Al cabo de unos momentos, con la sirena puesta, la moto volvió a colocarse a su lado, y el poli le indicó con firmeza que se detuviera, pero Vic dio un volantazo hacia la derecha, golpeó a propósito la moto y la tiró al suelo. Por el retrovisor, vislumbró fugazmente al policía, rodando por el asfalto.

Presa del pánico, Vic vio un buzón delante de él y una calle lateral que parecía tranquila. Entró bruscamente, se oyó el sonido de las bolsas deslizándose en el asiento de atrás, luego aceleró por la avenida flanqueada de árboles. Comenzó a llover de nuevo y toqueteó los mandos hasta que encontró los limpiaparabrisas y los activó. Llegaron a un cruce, con una iglesia enfrente.

– ¿Sabes dónde estamos?

– El puerto no puede quedar lejos -dijo.

Siguió conduciendo por un laberinto de calles residenciales tranquilas. Luego, de repente, salieron a una calle mayor estrecha y animada, con coches que avanzaban despacio por ella.

– ¡Allí! -Vic señaló hacia delante-. ¡Allí está el puerto!

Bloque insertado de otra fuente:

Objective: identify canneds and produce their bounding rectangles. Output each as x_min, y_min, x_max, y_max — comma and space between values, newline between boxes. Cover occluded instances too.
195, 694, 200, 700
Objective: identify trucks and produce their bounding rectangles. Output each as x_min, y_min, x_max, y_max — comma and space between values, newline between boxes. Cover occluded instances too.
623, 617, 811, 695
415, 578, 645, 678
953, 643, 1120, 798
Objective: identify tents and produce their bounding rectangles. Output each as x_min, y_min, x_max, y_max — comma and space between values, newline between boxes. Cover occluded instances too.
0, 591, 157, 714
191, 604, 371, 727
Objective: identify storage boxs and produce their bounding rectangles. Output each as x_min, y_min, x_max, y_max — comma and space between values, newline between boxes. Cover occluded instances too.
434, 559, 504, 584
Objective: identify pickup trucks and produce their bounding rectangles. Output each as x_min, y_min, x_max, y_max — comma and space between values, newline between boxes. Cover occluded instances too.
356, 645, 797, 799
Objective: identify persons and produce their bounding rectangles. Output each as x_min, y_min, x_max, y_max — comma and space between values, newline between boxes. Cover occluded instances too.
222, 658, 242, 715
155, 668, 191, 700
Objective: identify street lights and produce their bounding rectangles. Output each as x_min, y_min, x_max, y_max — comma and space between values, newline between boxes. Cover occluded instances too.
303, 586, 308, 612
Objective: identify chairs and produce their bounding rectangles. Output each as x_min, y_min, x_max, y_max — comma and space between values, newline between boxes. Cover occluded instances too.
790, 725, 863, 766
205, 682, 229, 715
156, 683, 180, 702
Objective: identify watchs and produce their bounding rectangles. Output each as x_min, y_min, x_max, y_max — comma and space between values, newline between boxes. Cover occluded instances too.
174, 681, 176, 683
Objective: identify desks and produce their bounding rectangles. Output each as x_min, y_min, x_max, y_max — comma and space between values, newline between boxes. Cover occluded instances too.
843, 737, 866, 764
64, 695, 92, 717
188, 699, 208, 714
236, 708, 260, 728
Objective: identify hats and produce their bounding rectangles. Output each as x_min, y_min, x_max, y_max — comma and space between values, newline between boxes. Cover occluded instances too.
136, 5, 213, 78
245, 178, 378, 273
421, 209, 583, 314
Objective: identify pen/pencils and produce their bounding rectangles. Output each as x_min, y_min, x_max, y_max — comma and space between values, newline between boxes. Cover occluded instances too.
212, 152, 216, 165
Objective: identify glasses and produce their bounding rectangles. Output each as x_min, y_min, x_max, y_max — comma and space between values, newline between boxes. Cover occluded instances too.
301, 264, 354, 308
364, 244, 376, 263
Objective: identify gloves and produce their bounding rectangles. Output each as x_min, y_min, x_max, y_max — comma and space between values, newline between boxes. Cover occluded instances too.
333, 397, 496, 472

Al final de la calle, llegaron a un cruce con la principal calle costera que recorría todo el paseo marítimo de Brighton y Hove, pasando por el puerto de Shoreham y luego por las márgenes del río Adur.

– ¿Dónde está el barco?

– En el Club Náutico de Sussex -dijo-. Tienes que girar a la izquierda.

Se acercaba un autobús, deprisa. Iba a esperar para dejarlo pasar cuando un destello de luz blanca en el retrovisor le llamó la atención. Casi con incredulidad, vio una moto de la policía serpenteando por entre el tráfico denso detrás de él. ¿Era el mismo maldito policía al que había tirado al suelo?

Arrancó antes de que pasara el autobús; los neumáticos chirriaron. Luego, unos momentos después, salió de la nada un BMW negro con una luz azul parpadeando en el salpicadero y más luces azules por dentro de la luna trasera. Pasó a toda velocidad entre el autobús y el Toyota y se detuvo delante de él, lo cual le obligó a frenar bruscamente. Encima del parachoques trasero llevaba las palabras «Policía-Parar» escritas con luces rojas que parpadeaban.